[Data entries]
-*-
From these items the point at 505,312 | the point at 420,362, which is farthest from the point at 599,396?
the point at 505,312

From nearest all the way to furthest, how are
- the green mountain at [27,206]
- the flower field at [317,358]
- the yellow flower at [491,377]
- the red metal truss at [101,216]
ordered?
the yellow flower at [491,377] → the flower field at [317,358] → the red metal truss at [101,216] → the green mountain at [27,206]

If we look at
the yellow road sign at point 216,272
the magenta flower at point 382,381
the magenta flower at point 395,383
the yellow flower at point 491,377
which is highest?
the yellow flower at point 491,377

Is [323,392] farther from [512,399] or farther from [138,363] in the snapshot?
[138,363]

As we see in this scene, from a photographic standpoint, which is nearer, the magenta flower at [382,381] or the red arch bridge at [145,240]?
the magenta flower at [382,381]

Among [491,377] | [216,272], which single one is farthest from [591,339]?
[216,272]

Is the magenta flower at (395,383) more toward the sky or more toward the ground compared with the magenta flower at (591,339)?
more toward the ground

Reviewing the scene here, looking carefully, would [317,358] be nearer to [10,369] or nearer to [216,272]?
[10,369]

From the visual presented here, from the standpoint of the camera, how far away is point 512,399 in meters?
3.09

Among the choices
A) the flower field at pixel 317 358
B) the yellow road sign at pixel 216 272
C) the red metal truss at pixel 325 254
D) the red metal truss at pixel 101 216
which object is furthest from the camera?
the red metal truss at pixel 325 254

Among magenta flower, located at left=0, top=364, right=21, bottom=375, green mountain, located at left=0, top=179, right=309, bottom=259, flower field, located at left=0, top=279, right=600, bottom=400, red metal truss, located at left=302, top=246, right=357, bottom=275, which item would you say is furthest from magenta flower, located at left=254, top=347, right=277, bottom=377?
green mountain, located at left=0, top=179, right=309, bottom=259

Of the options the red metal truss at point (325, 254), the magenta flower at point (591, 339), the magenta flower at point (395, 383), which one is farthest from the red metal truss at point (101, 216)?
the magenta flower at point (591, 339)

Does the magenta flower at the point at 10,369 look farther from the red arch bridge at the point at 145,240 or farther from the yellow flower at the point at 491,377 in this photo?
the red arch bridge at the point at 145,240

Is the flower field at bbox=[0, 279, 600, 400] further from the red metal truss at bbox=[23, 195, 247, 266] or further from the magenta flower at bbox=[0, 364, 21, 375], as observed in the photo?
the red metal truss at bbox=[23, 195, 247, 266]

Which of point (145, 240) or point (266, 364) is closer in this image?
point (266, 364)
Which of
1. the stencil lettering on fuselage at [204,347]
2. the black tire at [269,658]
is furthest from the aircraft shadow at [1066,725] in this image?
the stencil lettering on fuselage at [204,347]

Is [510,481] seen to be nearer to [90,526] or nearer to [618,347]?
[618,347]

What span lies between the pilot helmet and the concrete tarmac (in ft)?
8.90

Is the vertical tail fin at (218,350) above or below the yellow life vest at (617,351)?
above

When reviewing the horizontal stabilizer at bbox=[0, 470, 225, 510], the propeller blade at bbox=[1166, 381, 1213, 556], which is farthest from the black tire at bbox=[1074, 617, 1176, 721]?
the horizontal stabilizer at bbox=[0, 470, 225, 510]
-*-
## Brief
Write all of the records out again exactly.

## Response for this exercise
From these items the point at 505,312 | the point at 420,362, which is farthest from the point at 599,396?
the point at 505,312

From nearest all the way to furthest, how are
- the green mountain at [27,206]
- the flower field at [317,358]
- the yellow flower at [491,377]
- the red metal truss at [101,216]
ordered?
the yellow flower at [491,377] → the flower field at [317,358] → the red metal truss at [101,216] → the green mountain at [27,206]

If we look at
the yellow road sign at point 216,272
the magenta flower at point 382,381
the magenta flower at point 395,383
the yellow flower at point 491,377
which is highest?
the yellow flower at point 491,377

Is [323,392] farther from [512,399] or farther from [138,363] in the snapshot?
[138,363]

As we see in this scene, from a photographic standpoint, which is nearer, the magenta flower at [382,381] or the red arch bridge at [145,240]?
the magenta flower at [382,381]

Among [491,377] | [216,272], which single one is farthest from [591,339]?
[216,272]

Is the magenta flower at (395,383) more toward the sky or more toward the ground compared with the magenta flower at (591,339)?
more toward the ground

Reviewing the scene here, looking carefully, would [317,358] be nearer to [10,369] or nearer to [216,272]?
[10,369]

From the visual presented here, from the standpoint of the camera, how far away is point 512,399 in meters?
3.09

Among the choices
A) the flower field at pixel 317 358
B) the yellow road sign at pixel 216 272
C) the red metal truss at pixel 325 254
D) the red metal truss at pixel 101 216
which object is furthest from the camera?
the red metal truss at pixel 325 254

Among magenta flower, located at left=0, top=364, right=21, bottom=375, green mountain, located at left=0, top=179, right=309, bottom=259, flower field, located at left=0, top=279, right=600, bottom=400, red metal truss, located at left=302, top=246, right=357, bottom=275, which item would you say is furthest from magenta flower, located at left=254, top=347, right=277, bottom=377?
green mountain, located at left=0, top=179, right=309, bottom=259

Of the options the red metal truss at point (325, 254), the magenta flower at point (591, 339), the magenta flower at point (395, 383), which one is farthest from the red metal truss at point (101, 216)?
the magenta flower at point (591, 339)

Does the magenta flower at the point at 10,369 look farther from the red arch bridge at the point at 145,240 or farther from the yellow flower at the point at 491,377 in this photo?
the red arch bridge at the point at 145,240

Is the flower field at bbox=[0, 279, 600, 400] further from the red metal truss at bbox=[23, 195, 247, 266] or further from the magenta flower at bbox=[0, 364, 21, 375], as observed in the photo?
the red metal truss at bbox=[23, 195, 247, 266]

Which of point (145, 240) or point (266, 364) is closer in this image?
point (266, 364)
Which of
1. the stencil lettering on fuselage at [204,347]
2. the black tire at [269,658]
is furthest from the aircraft shadow at [1066,725] in this image?
the stencil lettering on fuselage at [204,347]

Is [510,481] seen to be nearer to [90,526] or nearer to [618,347]?
[618,347]

What span lies between the pilot helmet and the concrete tarmac (in ft)?
8.90

Is the vertical tail fin at (218,350) above or below the yellow life vest at (617,351)?
above

When reviewing the horizontal stabilizer at bbox=[0, 470, 225, 510], the propeller blade at bbox=[1166, 381, 1213, 556], which is farthest from the black tire at bbox=[1074, 617, 1176, 721]?
the horizontal stabilizer at bbox=[0, 470, 225, 510]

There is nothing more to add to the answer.